Tuesday, October 13, 2009
Meeting Our Needs
My kids have needed new sheets for a long, long, time. And since it's much, much, colder where we live now, some new comforters would be really handy. However, I just kept telling myself with a sigh, "use it up, wear it out, make it do, or do without." Most of you know that Justin was laid off in June. About 6 weeks ago he started working as a salesman for Superior Lexus, (a commission only job). There just isn't a lot of room in the budget. So 'use it up' has been my mantra these days. Well, I happened to take Kate to Target last friday because she needed new socks and underwear, (those are a little harder to hand-me-down). And as we were checking out, the people behind us in line has sheet sets and comforters that were on clearance for $3.24 for the sheets and $4.98 for the comforters!! Hurray! I was so excited! Even more excited when there were still some left!
Then the next day I loaded all the kids up to find the local Salvation Army. Being new to the area I wasn't exactly sure where we were going, and in NOT finding the Salvation Army we came across a great resale shop called "Wild Child"! They even had clothes in Kelly's size. It was truly an answer to prayer, especially since it has gotten so cold here. (Sunday they broke a new record for the coldest "high" this time of year, a whopping 42 degrees).
I am completely humbled and grateful to know that my Father in Heaven loves me so much to answer my prayers and meet our needs in what seems like such small ways. I know that he loves you and will do the same for you too.
Friday, September 25, 2009
What to be When I Grow Up?
Any thoughts?
In trying to "figure it all out" I went here and took a career exploration survey. It was very interesting. It consisted of 100 questions which had three choices of random things and you had to pick which one you liked least and which you liked most. I'm not sure how choosing between training wild animals for the circus and stuffing envelopes can help figure out what your strengths and weaknesses are, or determine what you're most interested in; But right now I just feel this increasing need to find out and make something happen!
Friday, September 11, 2009
It's Good to Be Home
What surprises me is how quickly we've adapted to this new routine. Dad's at work again. Kelly and Kevin are at school again and lucky Mom gets to stay home with the little girls. It feels good. It feels comfortable, kind of like your favorite pair of jeans, as goofy as that sounds.

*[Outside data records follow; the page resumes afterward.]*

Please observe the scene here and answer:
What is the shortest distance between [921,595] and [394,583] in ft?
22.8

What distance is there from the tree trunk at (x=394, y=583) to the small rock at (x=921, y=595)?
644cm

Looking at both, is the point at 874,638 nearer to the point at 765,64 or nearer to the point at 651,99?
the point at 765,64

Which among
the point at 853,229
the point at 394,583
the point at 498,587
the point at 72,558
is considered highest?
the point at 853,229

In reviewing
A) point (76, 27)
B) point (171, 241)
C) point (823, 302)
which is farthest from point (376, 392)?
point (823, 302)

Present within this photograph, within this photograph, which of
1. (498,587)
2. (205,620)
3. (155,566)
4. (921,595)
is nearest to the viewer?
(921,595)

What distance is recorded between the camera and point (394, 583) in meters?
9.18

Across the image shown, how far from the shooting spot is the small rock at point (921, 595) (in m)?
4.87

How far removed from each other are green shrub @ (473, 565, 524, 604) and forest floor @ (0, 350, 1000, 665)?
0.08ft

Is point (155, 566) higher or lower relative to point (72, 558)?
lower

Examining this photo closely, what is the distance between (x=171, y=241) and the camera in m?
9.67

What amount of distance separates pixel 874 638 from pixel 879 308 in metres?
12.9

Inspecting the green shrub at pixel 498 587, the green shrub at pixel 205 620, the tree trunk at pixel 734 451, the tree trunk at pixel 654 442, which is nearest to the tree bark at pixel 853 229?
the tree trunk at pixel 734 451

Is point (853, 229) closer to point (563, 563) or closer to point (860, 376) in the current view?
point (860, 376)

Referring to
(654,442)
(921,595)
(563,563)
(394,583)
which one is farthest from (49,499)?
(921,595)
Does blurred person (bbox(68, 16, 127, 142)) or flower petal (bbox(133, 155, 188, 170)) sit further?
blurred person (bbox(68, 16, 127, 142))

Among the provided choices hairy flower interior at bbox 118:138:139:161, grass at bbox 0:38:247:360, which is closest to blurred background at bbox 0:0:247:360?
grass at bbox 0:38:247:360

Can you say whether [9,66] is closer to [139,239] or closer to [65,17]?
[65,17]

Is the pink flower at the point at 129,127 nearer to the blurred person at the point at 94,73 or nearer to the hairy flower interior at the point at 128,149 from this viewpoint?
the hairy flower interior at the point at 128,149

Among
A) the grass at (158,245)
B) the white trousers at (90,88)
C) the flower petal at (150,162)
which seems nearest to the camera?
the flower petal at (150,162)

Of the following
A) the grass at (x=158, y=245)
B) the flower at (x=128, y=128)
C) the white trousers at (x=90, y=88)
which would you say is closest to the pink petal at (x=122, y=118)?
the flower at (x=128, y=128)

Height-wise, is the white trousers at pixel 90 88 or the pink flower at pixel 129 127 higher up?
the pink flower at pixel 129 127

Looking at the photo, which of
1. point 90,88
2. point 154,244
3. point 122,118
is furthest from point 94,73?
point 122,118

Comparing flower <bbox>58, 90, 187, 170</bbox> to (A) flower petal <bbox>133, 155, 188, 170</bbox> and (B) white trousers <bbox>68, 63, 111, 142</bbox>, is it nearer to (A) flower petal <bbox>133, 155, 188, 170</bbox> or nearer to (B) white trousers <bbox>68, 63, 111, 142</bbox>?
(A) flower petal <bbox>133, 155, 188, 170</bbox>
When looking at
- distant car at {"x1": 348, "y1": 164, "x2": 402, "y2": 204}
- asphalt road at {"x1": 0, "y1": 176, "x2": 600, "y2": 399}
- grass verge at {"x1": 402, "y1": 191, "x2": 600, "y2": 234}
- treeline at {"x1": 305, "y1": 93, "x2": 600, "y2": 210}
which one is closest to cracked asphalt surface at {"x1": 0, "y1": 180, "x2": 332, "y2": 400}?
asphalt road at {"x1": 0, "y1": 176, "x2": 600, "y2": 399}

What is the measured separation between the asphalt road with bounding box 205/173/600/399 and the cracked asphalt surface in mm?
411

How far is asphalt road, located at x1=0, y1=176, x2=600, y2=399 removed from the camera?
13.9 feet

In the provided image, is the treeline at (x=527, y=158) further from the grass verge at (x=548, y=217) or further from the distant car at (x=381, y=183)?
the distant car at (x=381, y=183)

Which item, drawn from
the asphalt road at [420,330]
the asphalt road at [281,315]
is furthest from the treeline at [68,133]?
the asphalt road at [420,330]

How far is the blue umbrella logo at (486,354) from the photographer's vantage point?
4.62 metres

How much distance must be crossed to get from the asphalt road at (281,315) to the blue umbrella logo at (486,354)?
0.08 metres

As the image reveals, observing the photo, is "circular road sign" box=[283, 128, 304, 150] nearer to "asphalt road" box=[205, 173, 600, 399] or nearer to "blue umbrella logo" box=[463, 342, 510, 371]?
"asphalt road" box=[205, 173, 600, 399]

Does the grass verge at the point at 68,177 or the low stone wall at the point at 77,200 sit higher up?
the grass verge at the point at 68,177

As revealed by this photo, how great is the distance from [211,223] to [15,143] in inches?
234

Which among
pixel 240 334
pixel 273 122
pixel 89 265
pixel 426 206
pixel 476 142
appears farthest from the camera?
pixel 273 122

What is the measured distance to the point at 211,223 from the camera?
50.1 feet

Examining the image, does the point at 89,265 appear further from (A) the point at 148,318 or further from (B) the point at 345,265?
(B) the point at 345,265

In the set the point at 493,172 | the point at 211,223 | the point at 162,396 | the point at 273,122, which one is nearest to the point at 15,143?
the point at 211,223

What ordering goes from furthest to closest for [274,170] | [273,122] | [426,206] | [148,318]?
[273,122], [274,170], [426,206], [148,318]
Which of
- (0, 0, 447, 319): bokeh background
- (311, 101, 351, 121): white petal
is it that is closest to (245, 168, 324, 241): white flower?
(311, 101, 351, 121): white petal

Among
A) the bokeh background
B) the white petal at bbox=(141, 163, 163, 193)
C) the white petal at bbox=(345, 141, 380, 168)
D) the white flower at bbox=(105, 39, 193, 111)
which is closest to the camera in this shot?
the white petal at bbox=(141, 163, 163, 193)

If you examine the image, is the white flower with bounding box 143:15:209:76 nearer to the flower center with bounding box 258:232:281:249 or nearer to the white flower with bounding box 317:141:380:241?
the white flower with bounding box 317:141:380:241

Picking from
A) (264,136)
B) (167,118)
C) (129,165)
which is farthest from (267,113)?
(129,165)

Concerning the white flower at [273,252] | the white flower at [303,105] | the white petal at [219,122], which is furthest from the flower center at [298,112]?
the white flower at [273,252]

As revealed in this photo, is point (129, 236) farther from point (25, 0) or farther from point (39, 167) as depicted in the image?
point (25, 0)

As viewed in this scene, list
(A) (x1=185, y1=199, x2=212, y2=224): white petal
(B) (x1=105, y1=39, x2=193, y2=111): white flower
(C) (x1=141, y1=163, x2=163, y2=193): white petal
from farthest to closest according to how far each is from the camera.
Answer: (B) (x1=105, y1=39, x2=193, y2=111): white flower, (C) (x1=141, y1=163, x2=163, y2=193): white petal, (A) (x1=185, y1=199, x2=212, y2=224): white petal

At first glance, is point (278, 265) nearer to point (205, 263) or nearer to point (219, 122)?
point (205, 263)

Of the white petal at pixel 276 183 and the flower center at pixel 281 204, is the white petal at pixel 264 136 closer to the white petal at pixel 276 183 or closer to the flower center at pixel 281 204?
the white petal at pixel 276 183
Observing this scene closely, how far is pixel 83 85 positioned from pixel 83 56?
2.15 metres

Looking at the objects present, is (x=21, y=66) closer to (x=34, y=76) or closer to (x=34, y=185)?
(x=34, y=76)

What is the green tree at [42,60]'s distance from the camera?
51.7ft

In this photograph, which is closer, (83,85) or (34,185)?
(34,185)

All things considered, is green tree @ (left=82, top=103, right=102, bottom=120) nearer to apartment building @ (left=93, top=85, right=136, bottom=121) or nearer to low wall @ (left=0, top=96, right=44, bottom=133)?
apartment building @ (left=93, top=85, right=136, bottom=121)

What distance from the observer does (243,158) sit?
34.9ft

So, what have I been doing with all of my "free" time? I haven't figured out yet how the day can go by and I can be busy all day and yet in the evening I feel like I have done nothing. However, yesterday I DID make bread, (again, insert cheers here). And I'm trying to make time to read here and there. I feel grateful for this time in my life. I love my children and I am blessed with a great family. Yes, it's good to be home.